I kind of admire the story of a young local L.A. artist who recently took his paintings off a gallery wall in a great flurry when show judges didn't give him a top prize. At least he KNEW his worth. What strength. He was allowed back into the show later and got to demo his stuff to other artists shortly after. BOY, he must be good! Should Jeremy Lipking be worried?

But no such flurry here. There I was still feeling a rather Lipkingish-bruised grey this week from  CAC Gold Show rejection when the phone rang Thursday to tell me I had won the Daler-Rowney Award for painting excellence at The Oil Painters' of America National Show in Montana. See picture. "HEATHER"S BRAIDS". Wahoo! This was good news indeed.

I almost fell off my chair. In a few short days I went from "What am I doing?" to "I know exactly what I am doing!" However, I do know the latter feeling won't last long.  I know another great artist who put a rejection slip and subsequent gold medal award (for the same painting in the same competition a year later) side by side on the mantel in his studio to remind him how random this can be, and to not take it all so seriously.  

What is the most important thing it seems to me is to create great art. And both The CAC Gold Show www.californiaartclub.org/ and The Oil Painters' of America National Show http://www.danagallery.com/opa/ showcase the incredible talent that is out there in America. Period. It is mind-blowing. Take a look at both shows for some terrific inspiration. Then go and paint, not to get into the competition next year, but just to do a great painting. It seems to me the paintings you do just for yourself are the winners every time!

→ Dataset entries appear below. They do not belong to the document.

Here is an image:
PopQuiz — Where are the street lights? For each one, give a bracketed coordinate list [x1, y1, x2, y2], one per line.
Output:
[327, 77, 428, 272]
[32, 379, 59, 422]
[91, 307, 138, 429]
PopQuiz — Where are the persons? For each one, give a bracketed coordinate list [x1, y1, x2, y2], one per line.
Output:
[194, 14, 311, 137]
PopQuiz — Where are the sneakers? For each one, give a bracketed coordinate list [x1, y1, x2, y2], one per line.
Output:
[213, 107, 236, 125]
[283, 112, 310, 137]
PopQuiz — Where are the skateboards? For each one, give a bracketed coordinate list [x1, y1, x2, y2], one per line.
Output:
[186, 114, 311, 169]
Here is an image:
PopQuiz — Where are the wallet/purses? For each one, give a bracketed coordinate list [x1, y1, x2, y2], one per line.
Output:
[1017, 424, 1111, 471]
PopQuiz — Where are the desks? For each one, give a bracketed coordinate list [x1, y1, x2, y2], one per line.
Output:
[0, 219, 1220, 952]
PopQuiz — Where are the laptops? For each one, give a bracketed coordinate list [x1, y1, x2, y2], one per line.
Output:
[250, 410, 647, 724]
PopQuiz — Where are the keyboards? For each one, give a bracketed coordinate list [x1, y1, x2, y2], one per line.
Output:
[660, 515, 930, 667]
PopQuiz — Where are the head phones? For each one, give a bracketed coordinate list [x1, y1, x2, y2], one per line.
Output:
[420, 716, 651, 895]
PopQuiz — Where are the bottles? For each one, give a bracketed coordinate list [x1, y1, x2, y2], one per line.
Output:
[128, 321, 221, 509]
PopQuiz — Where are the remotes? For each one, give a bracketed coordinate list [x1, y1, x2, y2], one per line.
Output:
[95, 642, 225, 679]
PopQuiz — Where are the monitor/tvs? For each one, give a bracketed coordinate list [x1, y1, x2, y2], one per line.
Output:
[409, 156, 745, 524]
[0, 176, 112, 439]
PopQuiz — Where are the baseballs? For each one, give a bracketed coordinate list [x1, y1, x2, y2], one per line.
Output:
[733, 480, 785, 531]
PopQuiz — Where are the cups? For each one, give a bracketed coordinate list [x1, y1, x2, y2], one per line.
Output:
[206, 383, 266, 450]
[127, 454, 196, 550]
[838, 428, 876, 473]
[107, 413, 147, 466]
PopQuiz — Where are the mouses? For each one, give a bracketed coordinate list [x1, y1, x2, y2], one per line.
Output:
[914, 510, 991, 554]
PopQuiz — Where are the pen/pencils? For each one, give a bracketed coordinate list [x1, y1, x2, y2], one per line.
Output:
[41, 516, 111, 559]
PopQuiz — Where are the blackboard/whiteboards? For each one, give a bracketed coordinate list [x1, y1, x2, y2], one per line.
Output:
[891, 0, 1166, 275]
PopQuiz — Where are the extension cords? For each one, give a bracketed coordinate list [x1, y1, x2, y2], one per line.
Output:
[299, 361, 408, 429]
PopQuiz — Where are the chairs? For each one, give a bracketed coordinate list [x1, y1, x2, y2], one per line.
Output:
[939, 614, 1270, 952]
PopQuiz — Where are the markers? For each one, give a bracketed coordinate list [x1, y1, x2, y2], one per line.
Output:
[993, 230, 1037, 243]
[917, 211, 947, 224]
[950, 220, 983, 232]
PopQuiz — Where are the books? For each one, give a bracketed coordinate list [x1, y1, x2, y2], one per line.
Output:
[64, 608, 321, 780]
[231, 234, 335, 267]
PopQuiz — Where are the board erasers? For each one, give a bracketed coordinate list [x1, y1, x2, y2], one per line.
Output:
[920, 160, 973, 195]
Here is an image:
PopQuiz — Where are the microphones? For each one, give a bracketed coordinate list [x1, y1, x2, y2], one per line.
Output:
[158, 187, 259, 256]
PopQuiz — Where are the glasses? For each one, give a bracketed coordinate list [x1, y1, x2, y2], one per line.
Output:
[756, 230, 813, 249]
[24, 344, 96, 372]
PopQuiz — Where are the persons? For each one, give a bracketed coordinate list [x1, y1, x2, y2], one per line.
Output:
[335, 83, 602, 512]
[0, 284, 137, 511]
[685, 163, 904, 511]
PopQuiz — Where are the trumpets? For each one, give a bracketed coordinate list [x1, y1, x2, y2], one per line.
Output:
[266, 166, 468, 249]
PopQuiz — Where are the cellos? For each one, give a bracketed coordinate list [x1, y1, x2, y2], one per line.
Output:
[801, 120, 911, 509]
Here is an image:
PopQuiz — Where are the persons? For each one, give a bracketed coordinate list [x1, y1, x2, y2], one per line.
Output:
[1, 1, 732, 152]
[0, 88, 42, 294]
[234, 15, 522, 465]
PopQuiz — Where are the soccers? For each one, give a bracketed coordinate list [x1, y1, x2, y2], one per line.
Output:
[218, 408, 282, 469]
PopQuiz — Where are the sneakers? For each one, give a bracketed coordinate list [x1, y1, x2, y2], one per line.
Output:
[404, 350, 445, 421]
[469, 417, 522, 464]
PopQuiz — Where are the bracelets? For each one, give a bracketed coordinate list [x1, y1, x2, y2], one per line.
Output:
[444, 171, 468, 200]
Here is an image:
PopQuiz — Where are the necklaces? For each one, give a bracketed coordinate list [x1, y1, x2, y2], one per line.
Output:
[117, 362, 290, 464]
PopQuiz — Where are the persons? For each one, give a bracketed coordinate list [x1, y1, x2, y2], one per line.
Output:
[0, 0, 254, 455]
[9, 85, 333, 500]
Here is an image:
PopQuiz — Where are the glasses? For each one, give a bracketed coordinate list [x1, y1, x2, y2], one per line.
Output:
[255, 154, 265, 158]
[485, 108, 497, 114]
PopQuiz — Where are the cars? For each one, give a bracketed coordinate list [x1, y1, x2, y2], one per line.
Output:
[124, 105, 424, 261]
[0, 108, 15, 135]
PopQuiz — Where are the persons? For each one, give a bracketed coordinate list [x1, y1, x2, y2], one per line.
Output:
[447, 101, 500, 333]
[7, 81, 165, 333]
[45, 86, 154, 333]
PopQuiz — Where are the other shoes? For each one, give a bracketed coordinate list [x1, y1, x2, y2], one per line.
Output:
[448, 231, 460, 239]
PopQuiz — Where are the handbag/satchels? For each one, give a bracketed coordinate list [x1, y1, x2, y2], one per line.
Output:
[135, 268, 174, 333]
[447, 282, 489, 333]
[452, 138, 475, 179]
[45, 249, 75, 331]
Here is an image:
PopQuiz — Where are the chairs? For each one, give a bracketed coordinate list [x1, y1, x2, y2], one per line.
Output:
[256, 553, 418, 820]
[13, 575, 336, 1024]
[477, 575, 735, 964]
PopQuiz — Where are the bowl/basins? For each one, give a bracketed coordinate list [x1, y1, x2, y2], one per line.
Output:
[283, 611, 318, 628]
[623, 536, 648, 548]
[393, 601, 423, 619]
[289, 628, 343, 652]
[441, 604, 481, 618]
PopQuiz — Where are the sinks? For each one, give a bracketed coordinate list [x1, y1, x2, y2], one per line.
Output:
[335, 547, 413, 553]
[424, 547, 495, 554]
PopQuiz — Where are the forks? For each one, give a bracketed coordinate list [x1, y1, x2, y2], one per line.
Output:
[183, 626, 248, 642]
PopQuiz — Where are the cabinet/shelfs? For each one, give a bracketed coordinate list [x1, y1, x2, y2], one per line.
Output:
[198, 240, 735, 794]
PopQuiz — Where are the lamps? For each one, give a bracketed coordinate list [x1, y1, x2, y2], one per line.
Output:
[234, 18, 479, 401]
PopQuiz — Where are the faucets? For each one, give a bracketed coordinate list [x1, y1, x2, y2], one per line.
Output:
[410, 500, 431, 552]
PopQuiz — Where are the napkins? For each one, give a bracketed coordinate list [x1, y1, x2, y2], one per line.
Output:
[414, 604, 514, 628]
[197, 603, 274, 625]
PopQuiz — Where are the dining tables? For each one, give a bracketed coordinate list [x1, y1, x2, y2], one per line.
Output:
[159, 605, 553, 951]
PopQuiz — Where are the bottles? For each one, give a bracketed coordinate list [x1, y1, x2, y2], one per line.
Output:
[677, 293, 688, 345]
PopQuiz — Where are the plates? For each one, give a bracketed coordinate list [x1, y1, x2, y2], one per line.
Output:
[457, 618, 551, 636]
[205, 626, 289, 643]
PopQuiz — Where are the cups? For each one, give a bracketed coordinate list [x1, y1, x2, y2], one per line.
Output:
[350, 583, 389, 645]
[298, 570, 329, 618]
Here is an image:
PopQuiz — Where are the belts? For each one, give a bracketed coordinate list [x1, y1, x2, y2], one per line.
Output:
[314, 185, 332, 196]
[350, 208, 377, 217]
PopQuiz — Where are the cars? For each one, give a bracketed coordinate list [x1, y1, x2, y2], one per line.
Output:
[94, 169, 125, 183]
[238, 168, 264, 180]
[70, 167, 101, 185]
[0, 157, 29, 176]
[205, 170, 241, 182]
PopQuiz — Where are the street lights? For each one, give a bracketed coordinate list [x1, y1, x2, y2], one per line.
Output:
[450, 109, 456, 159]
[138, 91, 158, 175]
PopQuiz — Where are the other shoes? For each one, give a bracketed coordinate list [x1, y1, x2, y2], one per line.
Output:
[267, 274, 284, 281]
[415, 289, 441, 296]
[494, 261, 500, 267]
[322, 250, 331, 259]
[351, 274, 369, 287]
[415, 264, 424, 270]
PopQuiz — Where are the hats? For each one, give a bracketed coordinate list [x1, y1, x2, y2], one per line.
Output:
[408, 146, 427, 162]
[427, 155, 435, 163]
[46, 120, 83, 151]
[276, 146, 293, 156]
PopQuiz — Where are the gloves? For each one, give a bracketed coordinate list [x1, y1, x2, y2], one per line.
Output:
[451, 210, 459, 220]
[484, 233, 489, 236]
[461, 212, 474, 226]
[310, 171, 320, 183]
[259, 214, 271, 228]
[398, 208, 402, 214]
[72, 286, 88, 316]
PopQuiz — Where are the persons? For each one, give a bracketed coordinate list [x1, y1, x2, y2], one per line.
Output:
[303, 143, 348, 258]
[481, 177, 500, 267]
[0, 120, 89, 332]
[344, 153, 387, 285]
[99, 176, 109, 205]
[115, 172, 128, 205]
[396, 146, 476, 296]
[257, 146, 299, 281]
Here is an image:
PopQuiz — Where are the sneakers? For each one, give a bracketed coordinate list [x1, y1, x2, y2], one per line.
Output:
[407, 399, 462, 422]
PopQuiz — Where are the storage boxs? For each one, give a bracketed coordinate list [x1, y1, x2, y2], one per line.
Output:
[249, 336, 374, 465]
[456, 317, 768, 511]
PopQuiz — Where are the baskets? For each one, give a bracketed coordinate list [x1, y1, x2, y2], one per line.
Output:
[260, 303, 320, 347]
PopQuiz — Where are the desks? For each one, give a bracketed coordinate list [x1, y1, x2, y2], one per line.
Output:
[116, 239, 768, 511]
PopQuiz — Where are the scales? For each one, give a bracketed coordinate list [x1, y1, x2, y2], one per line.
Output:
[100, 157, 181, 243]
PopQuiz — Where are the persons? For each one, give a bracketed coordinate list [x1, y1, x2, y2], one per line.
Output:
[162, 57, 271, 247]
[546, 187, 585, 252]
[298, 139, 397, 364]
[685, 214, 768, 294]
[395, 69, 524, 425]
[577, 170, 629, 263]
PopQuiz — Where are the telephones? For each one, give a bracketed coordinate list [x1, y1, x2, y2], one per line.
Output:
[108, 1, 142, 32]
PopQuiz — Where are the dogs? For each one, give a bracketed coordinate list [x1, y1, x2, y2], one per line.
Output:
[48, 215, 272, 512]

Just so you know, "Heather's Braids", was a five  hour sitting and is 14"x21". And I spent a lot of MONEY on the frame because judges look at the frames. Right?




3 comments:

Marian Fortunati said...

Great post!!
Interesting AND SO TRUE!!
Heather's Braids is a wonderful painting and your award is WELL DESERVED!
From your "blog coach"... Your links don't work. Use that little chain on the top, highlight what you want to link and write the link URL in the box. :)
P.S. That painting you have in the hall at CAI is absolutely wonderful too!

Johanna Spinks said...
This comment has been removed by the author.
Peggi Habets Studio said...

Johanna,
Great post! I don't think there is an artist alive (Lipking included) who doesn't have self doubts at times. I keep two folders, one for successes and one for rejections, and periodically read through both. They remind me how fleeting the rejections as well as the rewards are. Your portrait is beautiful and the award is well deserved.